Chinese authorities have uncovered the country's biggest underground banking case involving transactions totalling more than 410 billion yuan ($64 billion), official media reported, part of a drive to combat illegal capital outflows.
The investigation, which started in September and focused on the costal province of Zhejiang, found that dozens of Hong Kong-registered shell companies forged more than 1.3 million fake transactions to transfer money offshore, the official People's Daily reported on Friday.
China started cracking down on underground banks in April and has so far uncovered more than 170 cases of money laundering and illegal fund transfers, involving more than 800 billion yuan ($125.34 billion). The cases come as capital outflows reach hundreds of billions of dollars, triggering alarm in some circles.
A hundred suspects from eight gangs were detained in the latest case, the official Xinhua News Agency said.
The principle suspect used non-resident accounts to facilitate more than 14,000 counterparties for the transfer of billions of yuan offshore, the newspaper said.
Twenty-one counterparties' bank accounts illegally transferred more than 1 billion yuan overseas, the People's Daily said, adding that the suspect used the inability of some onshore commercial banks to identify non-residential accounts to help his operation.
Clients were asked to transfer yuan to domestic accounts and the money was then transferred to non-residential accounts the suspect controlled.
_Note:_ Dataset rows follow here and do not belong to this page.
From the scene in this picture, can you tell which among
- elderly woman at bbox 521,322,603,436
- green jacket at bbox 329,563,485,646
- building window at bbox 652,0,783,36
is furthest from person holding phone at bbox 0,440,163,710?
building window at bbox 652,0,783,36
Those accounts were then used to buy foreign currency with forged trade transactions, and directly funnelled the cash to offshore banks in Hong Kong and elsewhere, the newspaper said.
The People's Daily said one of the offshore banks used to receive foreign currency was HSBC Holdings. HSBC told Reuters it could not comment on individual cases but it has "zero tolerance" for money laundering.
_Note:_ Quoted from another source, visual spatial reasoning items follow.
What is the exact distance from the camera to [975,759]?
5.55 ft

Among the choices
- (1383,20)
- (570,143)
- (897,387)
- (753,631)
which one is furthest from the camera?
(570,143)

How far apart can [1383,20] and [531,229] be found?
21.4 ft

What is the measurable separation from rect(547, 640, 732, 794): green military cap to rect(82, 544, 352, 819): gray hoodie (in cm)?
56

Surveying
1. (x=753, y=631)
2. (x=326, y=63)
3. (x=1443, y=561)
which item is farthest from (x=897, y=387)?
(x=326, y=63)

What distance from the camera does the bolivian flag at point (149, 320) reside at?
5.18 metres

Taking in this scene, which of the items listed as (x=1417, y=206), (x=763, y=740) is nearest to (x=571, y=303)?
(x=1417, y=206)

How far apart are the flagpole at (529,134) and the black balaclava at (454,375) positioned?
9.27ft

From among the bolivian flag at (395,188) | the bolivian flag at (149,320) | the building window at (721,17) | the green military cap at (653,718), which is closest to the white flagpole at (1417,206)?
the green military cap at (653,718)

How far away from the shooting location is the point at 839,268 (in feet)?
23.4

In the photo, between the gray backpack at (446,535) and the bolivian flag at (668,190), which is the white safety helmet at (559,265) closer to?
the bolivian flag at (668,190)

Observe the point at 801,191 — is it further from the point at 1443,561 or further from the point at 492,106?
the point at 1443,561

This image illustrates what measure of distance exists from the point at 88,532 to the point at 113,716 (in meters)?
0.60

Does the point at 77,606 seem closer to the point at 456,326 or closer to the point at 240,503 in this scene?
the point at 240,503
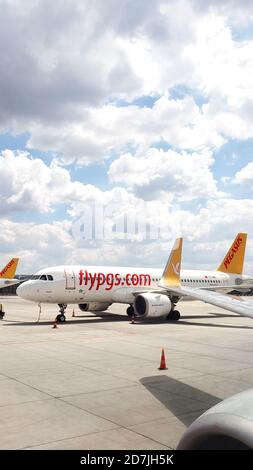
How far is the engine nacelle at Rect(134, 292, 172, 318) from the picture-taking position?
2805cm

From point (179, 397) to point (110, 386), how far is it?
1.93 metres

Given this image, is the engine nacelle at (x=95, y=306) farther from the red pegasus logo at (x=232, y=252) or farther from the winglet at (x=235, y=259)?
the red pegasus logo at (x=232, y=252)

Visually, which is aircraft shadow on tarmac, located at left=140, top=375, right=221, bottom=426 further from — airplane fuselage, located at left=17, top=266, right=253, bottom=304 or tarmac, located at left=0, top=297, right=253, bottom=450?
airplane fuselage, located at left=17, top=266, right=253, bottom=304

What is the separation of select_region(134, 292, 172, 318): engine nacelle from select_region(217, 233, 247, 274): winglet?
12.7 meters

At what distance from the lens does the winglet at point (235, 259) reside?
39844 millimetres

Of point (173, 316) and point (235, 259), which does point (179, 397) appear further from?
point (235, 259)

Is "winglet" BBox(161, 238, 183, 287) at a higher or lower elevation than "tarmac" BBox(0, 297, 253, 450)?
higher

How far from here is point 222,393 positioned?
10.3 m

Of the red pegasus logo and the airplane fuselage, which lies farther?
the red pegasus logo

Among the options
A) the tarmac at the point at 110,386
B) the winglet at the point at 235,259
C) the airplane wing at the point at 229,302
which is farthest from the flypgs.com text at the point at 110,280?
the airplane wing at the point at 229,302

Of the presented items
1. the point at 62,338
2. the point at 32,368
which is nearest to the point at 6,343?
the point at 62,338

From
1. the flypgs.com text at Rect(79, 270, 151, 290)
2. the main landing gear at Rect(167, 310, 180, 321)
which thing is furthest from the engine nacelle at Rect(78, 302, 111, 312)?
the main landing gear at Rect(167, 310, 180, 321)

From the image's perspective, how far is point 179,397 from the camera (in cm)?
999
The underground banking operation profited as much as 1.53 million yuan a day, with an average profit of 2 million yuan per month, the newspaper reported citing police.
Another suspect registered 12 shell companies in the northwestern province of Ningxia and illegally obtained 38.6 million yuan of export incentives from the local government by using an underground bank to report fictitious trade transactions, the People's Daily said.
Another person illegally obtained more than 20 million yuan in export rebates by partnering with another company to forge purchase contracts and invoices, while purchasing foreign currency from the prime suspect, the newspaper added.
China's economic slowdown and market volatility have sparked a wave of capital outflows this year.
Underground banking presents an increasingly complex threat to China's financial security, encompassing issues from financing for drugs and terrorism to tax fraud, the Ministry of Public Security said earlier this year.